Eden Motel / Philippe Ducros : La mort du rêve américain
Scène

Eden Motel / Philippe Ducros : La mort du rêve américain

Philippe Ducros nous a habitués à un théâtre humaniste et indigné, mais hyper-structuré. Attention: sa nouvelle pièce Eden Motel est bien moins disciplinée et explore le mal-être contemporain dans une écriture baroque et touffue.
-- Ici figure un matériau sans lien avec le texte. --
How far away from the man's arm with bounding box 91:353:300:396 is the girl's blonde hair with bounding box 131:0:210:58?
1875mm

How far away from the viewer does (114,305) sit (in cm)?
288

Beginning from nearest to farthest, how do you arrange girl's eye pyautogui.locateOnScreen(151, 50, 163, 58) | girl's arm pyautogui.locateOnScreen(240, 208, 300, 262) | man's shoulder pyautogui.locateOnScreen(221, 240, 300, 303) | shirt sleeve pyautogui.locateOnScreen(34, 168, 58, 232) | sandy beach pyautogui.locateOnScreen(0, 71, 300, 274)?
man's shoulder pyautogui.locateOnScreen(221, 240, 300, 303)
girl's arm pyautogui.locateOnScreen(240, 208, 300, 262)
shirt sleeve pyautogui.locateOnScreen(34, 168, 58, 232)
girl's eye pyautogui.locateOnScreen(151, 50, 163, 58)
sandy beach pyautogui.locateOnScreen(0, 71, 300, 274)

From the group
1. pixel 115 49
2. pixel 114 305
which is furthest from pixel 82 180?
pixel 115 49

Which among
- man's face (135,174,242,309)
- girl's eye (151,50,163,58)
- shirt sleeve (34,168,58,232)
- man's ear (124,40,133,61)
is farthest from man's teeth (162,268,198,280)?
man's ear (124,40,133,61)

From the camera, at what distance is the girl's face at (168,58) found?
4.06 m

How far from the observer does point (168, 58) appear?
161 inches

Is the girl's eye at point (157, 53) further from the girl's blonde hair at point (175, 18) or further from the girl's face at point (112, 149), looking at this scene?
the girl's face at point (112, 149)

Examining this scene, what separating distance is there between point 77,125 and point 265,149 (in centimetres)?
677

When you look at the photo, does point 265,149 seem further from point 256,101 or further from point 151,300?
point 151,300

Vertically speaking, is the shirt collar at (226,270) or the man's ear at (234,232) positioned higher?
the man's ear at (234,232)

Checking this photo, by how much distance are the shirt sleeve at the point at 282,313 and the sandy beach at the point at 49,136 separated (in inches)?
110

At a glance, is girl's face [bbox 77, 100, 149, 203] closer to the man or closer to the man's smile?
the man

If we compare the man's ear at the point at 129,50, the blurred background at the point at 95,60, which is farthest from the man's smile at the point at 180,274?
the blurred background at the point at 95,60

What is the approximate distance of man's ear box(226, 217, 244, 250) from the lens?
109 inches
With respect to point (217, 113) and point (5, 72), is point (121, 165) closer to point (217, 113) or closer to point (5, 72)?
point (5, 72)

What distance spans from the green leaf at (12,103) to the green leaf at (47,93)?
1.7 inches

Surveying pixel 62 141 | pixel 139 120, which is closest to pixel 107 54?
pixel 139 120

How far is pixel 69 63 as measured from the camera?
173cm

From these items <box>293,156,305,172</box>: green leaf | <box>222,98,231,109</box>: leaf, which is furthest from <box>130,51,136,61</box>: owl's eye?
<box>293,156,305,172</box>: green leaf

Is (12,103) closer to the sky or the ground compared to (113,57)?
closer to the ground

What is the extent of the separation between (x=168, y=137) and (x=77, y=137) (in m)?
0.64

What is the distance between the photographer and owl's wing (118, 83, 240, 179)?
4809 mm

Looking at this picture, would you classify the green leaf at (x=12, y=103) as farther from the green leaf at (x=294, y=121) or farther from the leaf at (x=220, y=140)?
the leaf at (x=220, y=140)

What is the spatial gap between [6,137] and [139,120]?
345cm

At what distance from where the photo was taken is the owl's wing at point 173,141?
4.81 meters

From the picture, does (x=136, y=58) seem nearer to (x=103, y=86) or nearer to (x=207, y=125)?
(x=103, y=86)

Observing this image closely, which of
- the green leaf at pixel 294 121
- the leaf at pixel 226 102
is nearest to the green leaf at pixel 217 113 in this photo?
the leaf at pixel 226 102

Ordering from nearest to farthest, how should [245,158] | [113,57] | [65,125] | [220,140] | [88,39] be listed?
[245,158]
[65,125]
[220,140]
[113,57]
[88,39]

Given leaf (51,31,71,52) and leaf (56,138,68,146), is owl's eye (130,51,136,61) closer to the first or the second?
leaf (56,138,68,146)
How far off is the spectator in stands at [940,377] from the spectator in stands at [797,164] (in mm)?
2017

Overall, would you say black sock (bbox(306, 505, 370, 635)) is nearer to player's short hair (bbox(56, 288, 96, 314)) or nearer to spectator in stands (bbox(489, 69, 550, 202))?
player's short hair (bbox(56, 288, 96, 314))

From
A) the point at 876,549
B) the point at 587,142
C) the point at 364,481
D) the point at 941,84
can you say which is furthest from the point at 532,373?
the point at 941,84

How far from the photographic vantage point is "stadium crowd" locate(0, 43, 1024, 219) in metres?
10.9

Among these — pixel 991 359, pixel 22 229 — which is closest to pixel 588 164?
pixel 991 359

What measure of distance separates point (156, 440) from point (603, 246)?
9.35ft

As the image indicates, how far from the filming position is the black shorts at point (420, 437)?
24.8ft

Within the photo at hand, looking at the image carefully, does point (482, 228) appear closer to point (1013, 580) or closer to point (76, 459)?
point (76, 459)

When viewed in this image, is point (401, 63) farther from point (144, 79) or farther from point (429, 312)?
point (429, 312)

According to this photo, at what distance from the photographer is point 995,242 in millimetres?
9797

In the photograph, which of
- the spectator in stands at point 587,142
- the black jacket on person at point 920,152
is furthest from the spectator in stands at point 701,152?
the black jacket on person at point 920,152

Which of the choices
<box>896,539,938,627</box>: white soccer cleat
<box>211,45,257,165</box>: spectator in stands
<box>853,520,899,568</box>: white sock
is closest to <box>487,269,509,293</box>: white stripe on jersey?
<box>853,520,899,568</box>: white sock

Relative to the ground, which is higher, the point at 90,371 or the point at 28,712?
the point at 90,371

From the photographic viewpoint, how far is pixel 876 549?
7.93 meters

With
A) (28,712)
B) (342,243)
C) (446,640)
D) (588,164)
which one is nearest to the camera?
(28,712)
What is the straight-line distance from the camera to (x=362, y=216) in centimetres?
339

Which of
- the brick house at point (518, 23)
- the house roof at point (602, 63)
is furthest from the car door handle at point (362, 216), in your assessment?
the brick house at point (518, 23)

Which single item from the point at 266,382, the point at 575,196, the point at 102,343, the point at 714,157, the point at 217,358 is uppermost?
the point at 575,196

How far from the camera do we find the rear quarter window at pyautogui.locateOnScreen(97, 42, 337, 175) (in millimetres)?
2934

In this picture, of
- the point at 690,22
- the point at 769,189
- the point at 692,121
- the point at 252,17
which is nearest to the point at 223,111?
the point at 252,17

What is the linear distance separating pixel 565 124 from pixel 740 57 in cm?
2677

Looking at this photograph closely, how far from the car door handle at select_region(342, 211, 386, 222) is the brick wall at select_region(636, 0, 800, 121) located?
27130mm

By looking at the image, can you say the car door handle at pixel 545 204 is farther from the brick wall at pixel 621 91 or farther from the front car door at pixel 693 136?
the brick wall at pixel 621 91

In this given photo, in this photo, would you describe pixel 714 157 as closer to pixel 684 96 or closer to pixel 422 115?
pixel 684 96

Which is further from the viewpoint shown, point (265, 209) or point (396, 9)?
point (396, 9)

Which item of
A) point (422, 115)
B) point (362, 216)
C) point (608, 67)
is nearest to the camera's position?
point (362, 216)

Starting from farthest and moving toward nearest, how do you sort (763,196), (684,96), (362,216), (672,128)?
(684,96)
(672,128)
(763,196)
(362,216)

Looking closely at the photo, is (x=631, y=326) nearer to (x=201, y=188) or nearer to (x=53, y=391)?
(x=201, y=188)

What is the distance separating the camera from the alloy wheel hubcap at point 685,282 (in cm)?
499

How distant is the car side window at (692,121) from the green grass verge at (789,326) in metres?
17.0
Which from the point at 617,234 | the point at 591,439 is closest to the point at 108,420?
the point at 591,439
C’était d’abord un roman. Un roman dense, baroque, qui va dans plusieurs directions, qui fait parler les mouettes et chanter les hommes aux abords d’un motel décharné, quelque part sur une route américaine. Dans l’imaginaire de Philippe Ducros, grand voyageur dont les pérégrinations nourrissent une œuvre politique et sensible (L’affiche, Dissidents), le motel est le lieu où se déposent toutes les errances et toutes les âmes en peine. Il y a installé une galerie de personnages en détresse, surmédicamentés, sexuellement troublés et en quête d’un amour gourmand, qui vont changer de perspective au contact des cargos d’exilés qui s’agitent dans la mer, non loin. «Ça se veut une réflexion sur le bonheur inaccessible en Amérique, malgré le fait qu’on a le meilleur niveau de vie au monde. Le rêve américain est en train de mourir, dit-il, et pour moi, le motel est un symbole de cet effritement. Sur le bord des routes nord-américaines, le motel, jadis reluisant, est désormais décrépit.»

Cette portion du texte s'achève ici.